Um homem (nessa parábola, homem) foi ao barbeiro, requisitar o serviço óbvio. Como é comum nessas situações — nunca fui mas deve ser uma espécie de cabeleireiro heterossexual —, o homem e o profissional começam um diálogo profundo sobre o pênalti não marcado, o imbecil que fechou no trânsito (evitando o xingamento comum, é claro) e cada par de pernas femininas à vista. Com extrema leviandade, o homem levanta a questão: Deus existe? O educadíssimo barbeiro responde que deve existir, e que ele é supremamente bom, criador de todas as coisas, onipotente, onisciente, onipresente, onimaníaco, onívoro, oni, oni... qualifica o barbudo celeste ad nauseam.
O homem discorda de pronto, contestando como um deus tão bom poderia ter como obra a cruel e imperfeita realidade. O barbeiro, ainda educado, diz que as pessoas têm seu livre arbítrio para escolher encontrá-lo e se banhar na sua luz. Que depende tão-somente de cada pessoa obedecer sinhozinho Deus para ser feliz. E exemplifica com a sua profissão, afinal:

— Olhe só pela janela. Vê que nas ruas há muitas pessoas com a barba mal-cuidada e desalinhada? Ainda assim estou aqui, e quem vier terá seu semblante tratado e asseado com os meus serviços. Não posso buscá-los todos, trazê-los e forçá-los a me aceitar.

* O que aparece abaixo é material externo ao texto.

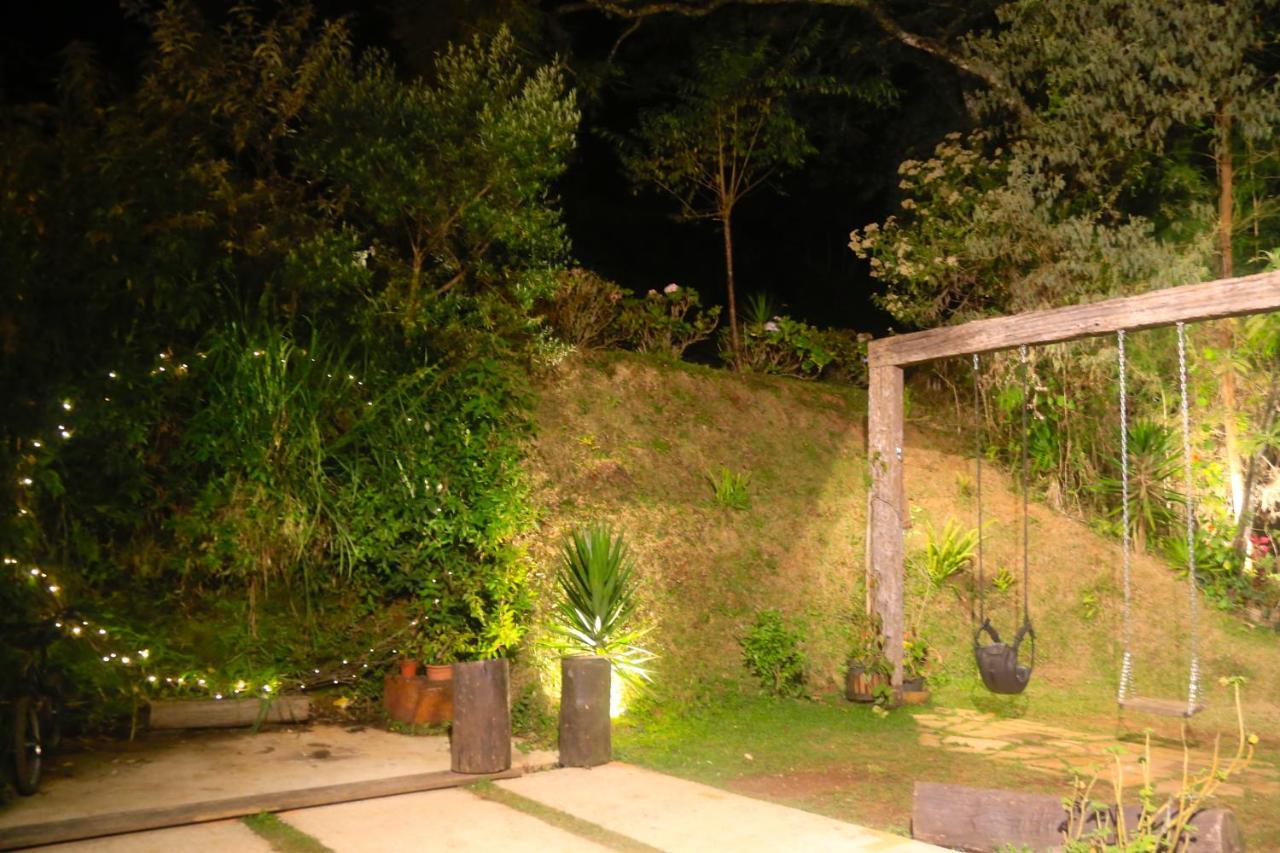 Casa Container 80 Hotel Campos do Jordao Bagian luar foto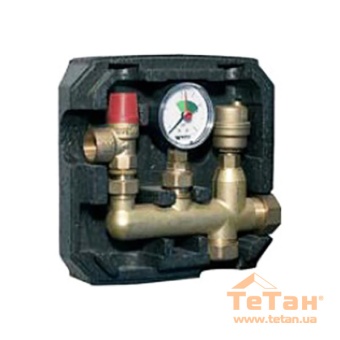 Группа безопасности котла Buderus KSS/G115/G125/G215/G225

Assim se convence o homem de que Deus, se existe, tem razão em ficar parado num templo esperando a clientela, apesar da onipresença; em exigir orações e confissões, apesar da onisciência; em permitir o mal enquanto prefere o bem, apesar da onipotência.
Ouvi eu essa parábola, e ficou evidente que o barbeiro era Deus disfarçado, espalhando sua sabedoria sorrateiramente. Procurando um pouco mais fundo, fui saber o resultado do serviço divino no rosto do simpático personagem.

Aí está:


É isso que vemos. É isso que está do outro lado da janela, seja um santo ou um demônio. Não há distinção entre ímpios e crentes no grupo dos desgraçados. Não há ajuda ou castigo para quem acredita mais ou menos.

Por isso, eu mesmo faço a minha barba.